## BEGIN DATA LINES

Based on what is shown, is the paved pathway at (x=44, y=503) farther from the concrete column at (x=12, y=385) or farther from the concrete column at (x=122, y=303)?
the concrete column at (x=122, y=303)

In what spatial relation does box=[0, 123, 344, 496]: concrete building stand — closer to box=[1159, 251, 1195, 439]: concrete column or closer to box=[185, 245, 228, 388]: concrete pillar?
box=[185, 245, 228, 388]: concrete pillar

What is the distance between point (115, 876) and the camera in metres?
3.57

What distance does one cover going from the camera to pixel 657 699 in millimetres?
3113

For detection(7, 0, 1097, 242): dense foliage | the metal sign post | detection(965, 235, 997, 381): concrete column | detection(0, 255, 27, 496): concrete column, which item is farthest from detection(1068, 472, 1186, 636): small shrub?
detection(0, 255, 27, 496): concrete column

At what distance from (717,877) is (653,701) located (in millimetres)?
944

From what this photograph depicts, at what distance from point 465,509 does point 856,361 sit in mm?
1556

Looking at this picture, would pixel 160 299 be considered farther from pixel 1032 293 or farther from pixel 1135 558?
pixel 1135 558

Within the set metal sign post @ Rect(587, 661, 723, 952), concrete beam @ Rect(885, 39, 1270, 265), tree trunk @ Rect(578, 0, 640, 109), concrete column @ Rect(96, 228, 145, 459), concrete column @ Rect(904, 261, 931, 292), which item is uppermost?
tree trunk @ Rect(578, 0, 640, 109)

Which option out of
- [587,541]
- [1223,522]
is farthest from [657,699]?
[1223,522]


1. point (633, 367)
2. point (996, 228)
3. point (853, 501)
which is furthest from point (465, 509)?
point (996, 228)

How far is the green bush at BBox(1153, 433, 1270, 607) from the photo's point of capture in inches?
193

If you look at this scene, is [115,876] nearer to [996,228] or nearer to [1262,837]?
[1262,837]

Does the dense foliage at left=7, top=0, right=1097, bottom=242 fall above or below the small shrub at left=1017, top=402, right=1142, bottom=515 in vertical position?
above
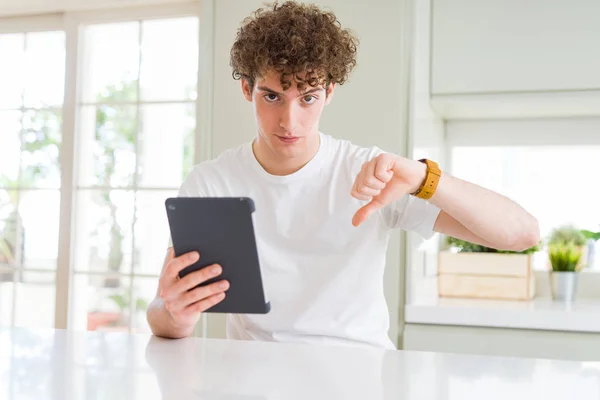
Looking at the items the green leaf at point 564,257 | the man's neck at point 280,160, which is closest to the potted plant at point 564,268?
the green leaf at point 564,257

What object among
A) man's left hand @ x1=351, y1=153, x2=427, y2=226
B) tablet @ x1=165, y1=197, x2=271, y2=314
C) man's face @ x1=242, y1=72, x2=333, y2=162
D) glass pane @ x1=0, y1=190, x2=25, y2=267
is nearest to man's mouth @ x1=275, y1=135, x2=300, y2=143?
man's face @ x1=242, y1=72, x2=333, y2=162

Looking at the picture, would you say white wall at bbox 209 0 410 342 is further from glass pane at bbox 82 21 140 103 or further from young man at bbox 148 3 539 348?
glass pane at bbox 82 21 140 103

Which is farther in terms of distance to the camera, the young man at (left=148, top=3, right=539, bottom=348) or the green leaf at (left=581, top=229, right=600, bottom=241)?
the green leaf at (left=581, top=229, right=600, bottom=241)

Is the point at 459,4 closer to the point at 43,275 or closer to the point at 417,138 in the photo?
the point at 417,138

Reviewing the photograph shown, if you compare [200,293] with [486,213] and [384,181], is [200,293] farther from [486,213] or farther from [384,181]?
[486,213]

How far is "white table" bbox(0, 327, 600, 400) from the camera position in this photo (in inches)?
35.6

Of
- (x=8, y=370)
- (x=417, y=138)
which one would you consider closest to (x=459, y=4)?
(x=417, y=138)

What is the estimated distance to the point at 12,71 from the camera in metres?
3.20

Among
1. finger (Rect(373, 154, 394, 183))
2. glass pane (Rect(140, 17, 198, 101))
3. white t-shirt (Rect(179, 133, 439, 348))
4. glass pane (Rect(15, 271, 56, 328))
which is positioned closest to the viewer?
finger (Rect(373, 154, 394, 183))

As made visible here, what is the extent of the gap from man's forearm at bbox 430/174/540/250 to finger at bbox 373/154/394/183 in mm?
164

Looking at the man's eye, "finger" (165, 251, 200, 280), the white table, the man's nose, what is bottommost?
the white table

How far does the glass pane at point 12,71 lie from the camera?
3.15 metres

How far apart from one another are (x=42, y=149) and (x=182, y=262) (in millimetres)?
2187

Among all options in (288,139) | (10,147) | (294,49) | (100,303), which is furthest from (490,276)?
(10,147)
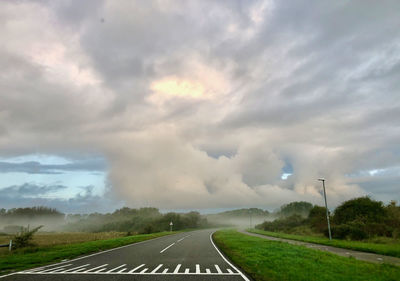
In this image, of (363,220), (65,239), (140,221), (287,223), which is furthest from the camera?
(140,221)

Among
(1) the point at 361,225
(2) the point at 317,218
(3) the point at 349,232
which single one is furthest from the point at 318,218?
(3) the point at 349,232

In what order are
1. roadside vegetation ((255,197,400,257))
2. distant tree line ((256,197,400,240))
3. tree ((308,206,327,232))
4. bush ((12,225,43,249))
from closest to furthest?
1. bush ((12,225,43,249))
2. roadside vegetation ((255,197,400,257))
3. distant tree line ((256,197,400,240))
4. tree ((308,206,327,232))

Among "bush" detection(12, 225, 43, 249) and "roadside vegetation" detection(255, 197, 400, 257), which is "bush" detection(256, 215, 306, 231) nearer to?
"roadside vegetation" detection(255, 197, 400, 257)

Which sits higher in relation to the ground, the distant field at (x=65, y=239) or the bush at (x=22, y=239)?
the bush at (x=22, y=239)

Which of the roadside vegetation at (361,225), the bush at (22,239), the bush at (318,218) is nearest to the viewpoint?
the bush at (22,239)

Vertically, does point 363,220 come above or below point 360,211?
below

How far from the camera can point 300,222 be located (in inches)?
2628

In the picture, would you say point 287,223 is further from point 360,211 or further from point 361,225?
point 361,225

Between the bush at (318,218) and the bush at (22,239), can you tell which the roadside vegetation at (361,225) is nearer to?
the bush at (318,218)

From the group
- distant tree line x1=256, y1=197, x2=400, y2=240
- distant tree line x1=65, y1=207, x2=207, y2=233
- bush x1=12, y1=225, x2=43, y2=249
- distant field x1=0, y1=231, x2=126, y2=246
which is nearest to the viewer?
bush x1=12, y1=225, x2=43, y2=249

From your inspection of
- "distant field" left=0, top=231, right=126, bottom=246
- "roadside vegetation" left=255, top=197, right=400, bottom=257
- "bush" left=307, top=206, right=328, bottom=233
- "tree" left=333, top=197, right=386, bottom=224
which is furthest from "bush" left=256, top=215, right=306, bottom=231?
"distant field" left=0, top=231, right=126, bottom=246

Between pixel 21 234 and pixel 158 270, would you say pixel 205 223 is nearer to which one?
pixel 21 234

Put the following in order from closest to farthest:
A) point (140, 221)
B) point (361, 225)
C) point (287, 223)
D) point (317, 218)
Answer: point (361, 225), point (317, 218), point (287, 223), point (140, 221)

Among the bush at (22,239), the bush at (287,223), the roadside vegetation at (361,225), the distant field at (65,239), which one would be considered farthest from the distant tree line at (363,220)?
A: the bush at (22,239)
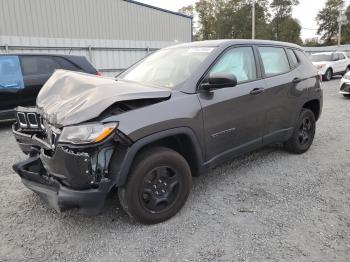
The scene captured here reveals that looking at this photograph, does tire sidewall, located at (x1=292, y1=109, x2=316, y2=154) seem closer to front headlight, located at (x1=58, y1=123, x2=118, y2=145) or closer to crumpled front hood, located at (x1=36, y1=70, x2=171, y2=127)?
crumpled front hood, located at (x1=36, y1=70, x2=171, y2=127)

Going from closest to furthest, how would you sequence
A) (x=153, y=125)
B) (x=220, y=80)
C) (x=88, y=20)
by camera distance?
(x=153, y=125), (x=220, y=80), (x=88, y=20)

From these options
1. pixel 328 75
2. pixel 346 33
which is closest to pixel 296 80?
pixel 328 75

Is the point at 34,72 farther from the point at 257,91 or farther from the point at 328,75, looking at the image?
the point at 328,75

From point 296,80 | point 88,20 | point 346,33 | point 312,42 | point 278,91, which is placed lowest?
point 278,91

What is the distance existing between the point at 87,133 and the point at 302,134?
141 inches

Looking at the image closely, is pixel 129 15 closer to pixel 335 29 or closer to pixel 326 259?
pixel 326 259

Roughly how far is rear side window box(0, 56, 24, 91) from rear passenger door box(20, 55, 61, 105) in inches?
4.3

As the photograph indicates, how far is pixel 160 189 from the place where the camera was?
2.94 meters

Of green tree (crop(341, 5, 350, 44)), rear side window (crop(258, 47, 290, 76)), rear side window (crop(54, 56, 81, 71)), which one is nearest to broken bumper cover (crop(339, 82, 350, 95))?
rear side window (crop(258, 47, 290, 76))

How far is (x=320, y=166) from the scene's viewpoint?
14.4 feet

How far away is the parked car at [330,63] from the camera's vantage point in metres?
17.0

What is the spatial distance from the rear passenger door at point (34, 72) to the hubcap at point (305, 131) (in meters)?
5.48

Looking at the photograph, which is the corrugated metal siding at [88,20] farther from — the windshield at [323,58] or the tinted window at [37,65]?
the windshield at [323,58]

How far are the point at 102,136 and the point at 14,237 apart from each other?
1.32 metres
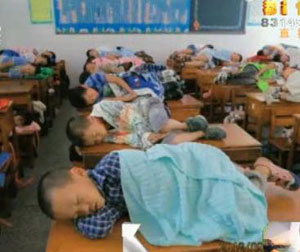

## END DATA LINES

SHORT PROBLEM - Edit the entries between the lines holding "From your inspection of" and "A: the bush at (22,239)", inclusive, replacing "roadside vegetation" with "roadside greenery" and leaving everything else unchanged. Give back only those lines.

OUTPUT FOR THIS TASK -
From your inspection of
- "distant field" left=0, top=231, right=126, bottom=246
- "roadside greenery" left=255, top=197, right=400, bottom=257
- "bush" left=307, top=206, right=328, bottom=233
- "tree" left=333, top=197, right=386, bottom=224
which is furthest from "bush" left=256, top=215, right=306, bottom=231?
"distant field" left=0, top=231, right=126, bottom=246

Between pixel 21 234 and pixel 158 270, would you say pixel 205 223 is nearer to which one?
pixel 21 234

Put the following in order from closest to farthest:
A) point (140, 221)
B) point (361, 225)
C) point (287, 223)
D) point (317, 218)
Answer: point (361, 225), point (317, 218), point (287, 223), point (140, 221)

Among the bush at (22,239), the bush at (287,223), the roadside greenery at (361,225), the distant field at (65,239), which one would be considered farthest from the distant tree line at (363,220)?
A: the bush at (22,239)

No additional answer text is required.